Before you do this, however, we’d strongly recommend that you take photographs to document the dismantling process, while also combining these with basic, written instructions. These will serve as reference points when you strive to reassemble such features at the other end, saving you time and potentially money in the process.
This applies to anything that has to be dismantled prior to shipment, no matter how simply or easily constructed it may be. After all, it’s far better to be safe than sorry, right?
At this stage, your vessel should be almost ready to ship to its intended destination. The next step is therefore to remove all personal possessions from your boat, as you need to bear in mind that transporters will not be responsible for the damage, theft or loss of these items during transit.
Once these items have been removed and all fittings have been secured to the boat, you can proceed to clean the exterior of the vessel and perform a final check of its condition. While you may have already listed and documented any existing marks or damages, it’s always important to inspect the boat further once it has been thoroughly cleaned.

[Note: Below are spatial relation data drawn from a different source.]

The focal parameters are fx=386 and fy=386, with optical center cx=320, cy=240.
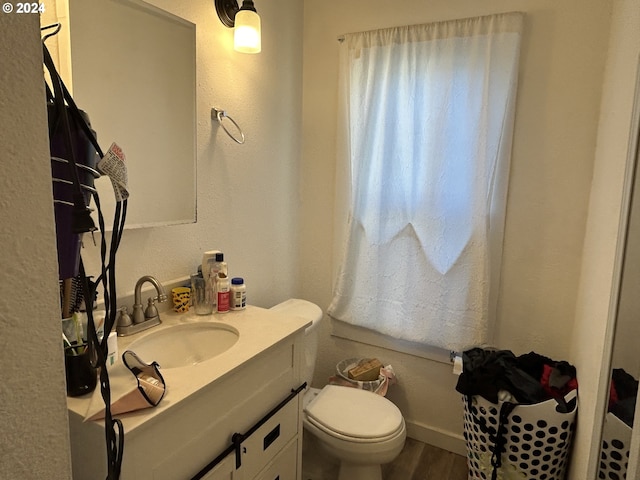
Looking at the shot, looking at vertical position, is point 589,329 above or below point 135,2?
below

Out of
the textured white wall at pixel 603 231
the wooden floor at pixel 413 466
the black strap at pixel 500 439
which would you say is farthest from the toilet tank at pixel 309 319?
the textured white wall at pixel 603 231

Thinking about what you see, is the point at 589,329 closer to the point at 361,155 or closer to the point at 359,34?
the point at 361,155

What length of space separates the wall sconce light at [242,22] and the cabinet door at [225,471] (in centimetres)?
150

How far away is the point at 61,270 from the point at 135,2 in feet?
3.50

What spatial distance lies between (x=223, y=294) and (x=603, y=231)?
4.47ft

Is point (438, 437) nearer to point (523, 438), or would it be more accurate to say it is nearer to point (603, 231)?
point (523, 438)

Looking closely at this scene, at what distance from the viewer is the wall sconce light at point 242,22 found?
1.56 meters

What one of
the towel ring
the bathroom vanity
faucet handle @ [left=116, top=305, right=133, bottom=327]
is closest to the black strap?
the bathroom vanity

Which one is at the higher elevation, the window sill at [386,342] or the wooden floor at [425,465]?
the window sill at [386,342]

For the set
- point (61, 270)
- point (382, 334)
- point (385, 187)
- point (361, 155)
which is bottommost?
point (382, 334)

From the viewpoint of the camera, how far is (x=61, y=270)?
25.5 inches

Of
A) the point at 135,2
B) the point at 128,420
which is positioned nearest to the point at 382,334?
the point at 128,420

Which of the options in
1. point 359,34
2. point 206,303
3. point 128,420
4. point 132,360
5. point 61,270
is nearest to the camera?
point 61,270

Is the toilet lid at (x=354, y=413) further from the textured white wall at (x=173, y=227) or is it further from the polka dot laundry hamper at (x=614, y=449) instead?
the polka dot laundry hamper at (x=614, y=449)
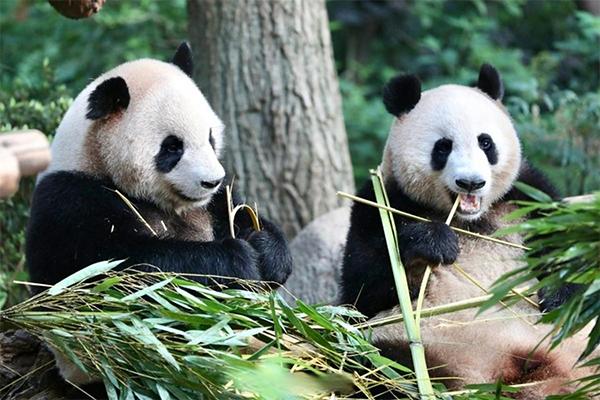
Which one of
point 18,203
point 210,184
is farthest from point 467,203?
point 18,203

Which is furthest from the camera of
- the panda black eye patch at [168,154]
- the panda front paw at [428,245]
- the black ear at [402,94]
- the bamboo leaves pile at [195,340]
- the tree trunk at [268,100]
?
the tree trunk at [268,100]

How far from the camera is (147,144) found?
4449mm

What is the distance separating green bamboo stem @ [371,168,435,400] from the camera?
3.78m

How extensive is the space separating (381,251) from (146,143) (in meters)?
1.17

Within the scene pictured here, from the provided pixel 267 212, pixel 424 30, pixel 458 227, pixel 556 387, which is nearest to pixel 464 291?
pixel 458 227

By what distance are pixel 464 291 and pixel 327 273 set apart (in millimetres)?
1841

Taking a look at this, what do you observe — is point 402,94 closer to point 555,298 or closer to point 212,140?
point 212,140

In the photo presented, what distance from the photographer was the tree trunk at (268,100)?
22.9 feet

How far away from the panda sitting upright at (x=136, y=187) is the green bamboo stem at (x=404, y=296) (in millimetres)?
512

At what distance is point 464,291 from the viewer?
464 cm

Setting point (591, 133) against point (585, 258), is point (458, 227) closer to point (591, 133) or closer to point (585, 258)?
point (585, 258)

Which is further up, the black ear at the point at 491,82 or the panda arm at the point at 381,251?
the black ear at the point at 491,82

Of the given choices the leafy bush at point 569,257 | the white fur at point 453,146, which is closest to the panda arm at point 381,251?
the white fur at point 453,146

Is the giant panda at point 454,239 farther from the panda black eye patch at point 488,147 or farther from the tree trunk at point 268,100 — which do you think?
the tree trunk at point 268,100
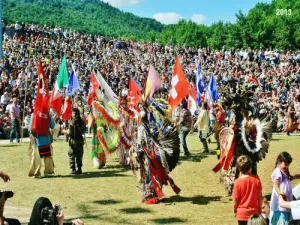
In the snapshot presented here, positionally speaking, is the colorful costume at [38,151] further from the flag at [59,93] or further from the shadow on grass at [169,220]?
the shadow on grass at [169,220]

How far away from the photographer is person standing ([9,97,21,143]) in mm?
17688

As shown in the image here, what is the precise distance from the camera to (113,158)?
49.5ft

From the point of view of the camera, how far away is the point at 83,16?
163250 millimetres

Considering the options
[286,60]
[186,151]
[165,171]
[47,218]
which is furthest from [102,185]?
[286,60]

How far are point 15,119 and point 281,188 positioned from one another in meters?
13.3

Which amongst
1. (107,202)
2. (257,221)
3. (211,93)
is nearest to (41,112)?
(107,202)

This can be performed in conjunction with the driver or transport firm that you’ve hired, as most will require you to fill out a so-called ‘Condition Report’ before the vessel can be shipped anywhere.
Don’t stress this step too much, these condition reports are common practice and are designed to protect both parties involved in the transit of a boat.
At this stage, you can lock the cabin and officially hand the boat over to your transporters.
When it comes to the key, however, we strongly recommend that you retain this (and any spares that you may have) on your person during transit.
After all, keys are small and easily lost in any circumstances, let alone when they are being shipped across the world. So, keeping them on you will prevent you from being unable to access your vessel once it has docked at its location.
The Last Word – Preparing for Travel
With this checklist, you can safely and securely prepare your boat for travel to anywhere in the world, while protecting your investment and achieving genuine peace of mind.
Just don’t be afraid to seek out expert help if you’re an inexperienced boat owner, while strive to avoid the simple mistakes that can cost you money.
Above all else, keep in mind that transporters will not be accountable for any damages caused by your failure to properly prepare your vessel, so this is of the utmost importance no matter where it is being shipped in the world!